Saya kemudian menelepon MNCTV pada Jumat, 29 Juli, pukul 3 sore. Panggilan terhubung dan saya bicara dengan orang-orang dari bagian arsip dan program. Terakhir, suara seorang perempuan meminta saya menghubungi mereka lagi paling cepat 2 jam setelah itu, sebab orang yang mungkin mengerti urusan tersebut sedang rapat dan rapat itu masih akan lama. Pukul 5 lebih 40 menit, saya kembali menelepon, berkali-kali. Semua panggilan tersambung, tetapi di seberang sana gagang telepon tidak diangkat.

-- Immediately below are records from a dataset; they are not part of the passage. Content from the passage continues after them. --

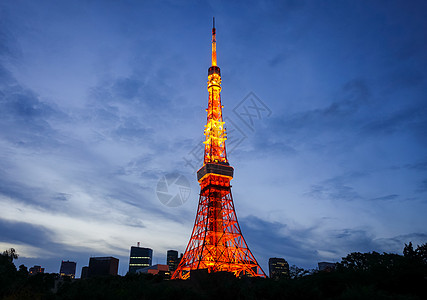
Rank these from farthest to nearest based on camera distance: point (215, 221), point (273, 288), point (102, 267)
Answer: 1. point (102, 267)
2. point (215, 221)
3. point (273, 288)

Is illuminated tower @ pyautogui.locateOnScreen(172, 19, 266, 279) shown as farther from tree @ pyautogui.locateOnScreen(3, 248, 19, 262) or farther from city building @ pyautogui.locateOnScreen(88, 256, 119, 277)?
city building @ pyautogui.locateOnScreen(88, 256, 119, 277)

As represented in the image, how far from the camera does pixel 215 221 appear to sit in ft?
196

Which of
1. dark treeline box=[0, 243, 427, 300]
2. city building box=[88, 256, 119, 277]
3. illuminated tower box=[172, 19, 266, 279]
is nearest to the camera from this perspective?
dark treeline box=[0, 243, 427, 300]

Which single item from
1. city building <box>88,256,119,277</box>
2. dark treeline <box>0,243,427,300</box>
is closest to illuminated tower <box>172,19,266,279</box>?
dark treeline <box>0,243,427,300</box>

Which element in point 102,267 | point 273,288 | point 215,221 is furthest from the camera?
point 102,267

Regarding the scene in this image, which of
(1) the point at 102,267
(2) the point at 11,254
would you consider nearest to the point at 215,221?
(2) the point at 11,254

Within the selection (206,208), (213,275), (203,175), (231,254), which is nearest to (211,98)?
(203,175)

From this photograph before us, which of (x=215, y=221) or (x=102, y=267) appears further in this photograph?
(x=102, y=267)

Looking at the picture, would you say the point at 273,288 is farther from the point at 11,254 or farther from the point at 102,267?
the point at 102,267

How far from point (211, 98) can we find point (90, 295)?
5114 cm

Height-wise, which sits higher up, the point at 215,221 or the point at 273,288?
the point at 215,221

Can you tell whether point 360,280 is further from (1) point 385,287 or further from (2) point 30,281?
(2) point 30,281

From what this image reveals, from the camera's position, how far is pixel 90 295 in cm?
2223

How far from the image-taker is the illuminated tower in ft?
180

Yeyen Lidya, yang juga saya hubungi lewat telepon, hampir tidak ingat apa pun tentang kuis Bisik-bisik, kecuali bahwa ia pernah bekerja di sana selama sekitar dua tahun (tidak ingat persisnya kapan), jadwal tayangnya Senin hingga Jumat, dan acara itu dibawakannya bergantian dengan beberapa orang lain. Ia tidak ingat kapan acara itu berhenti tayang, juga sebabnya. Sejumlah klip kuis Bisik-bisik diunggah ke internet pada 2009. Itu berarti, ia tak mungkin tayang pertama kali di televisi pada tahun-tahun setelahnya.
Entri paling awal terkait kuis berhadiah di situs resmi Komisi Penyiaran Indonesia (KPI) adalah dokumen bertanggal 05 Juli 2011, yaitu siaran pers tentang evaluasi bersama Kementerian Sosial, kepolisian, serta sejumlah lembaga swadaya masyarakat dan ormas. Hasilnya muncul setahun kemudian sebagai imbauan terhadap “setiap lembaga penyiaran … agar melakukan evaluasi internal dan memastikan program siaran telah mengikuti peraturan yang berlaku.”
Karena judul-judul acara yang dimaksud tak disebutkan, tidak dapat diketahui apakah kuis Bisik-bisik masih disiarkan pada waktu itu dan dengan demikian termasuk yang dievaluasi. Namun, jelas bahwa acara itu (dan beberapa tayangan serupa) sudah disiarkan sejak bertahun-tahun sebelum evaluasi itu digelar. Dan peraturan yang berlaku, yakni Pedoman Perilaku Penyiaran dan Standar Program Siaran (P3SPS) yang melarang “eksploitasi bagian-bagian tubuh yang lazim dianggap membangkitkan birahi” (pasal 50 ayat 3), sudah ada sejak tujuh tahun sebelumnya.
Apakah mungkin keterlambatan itu tersebab aduan masyarakat baru masuk pada 2011? Tentu tidak. Kapan, memangnya, negara ini kekurangan stok moralis?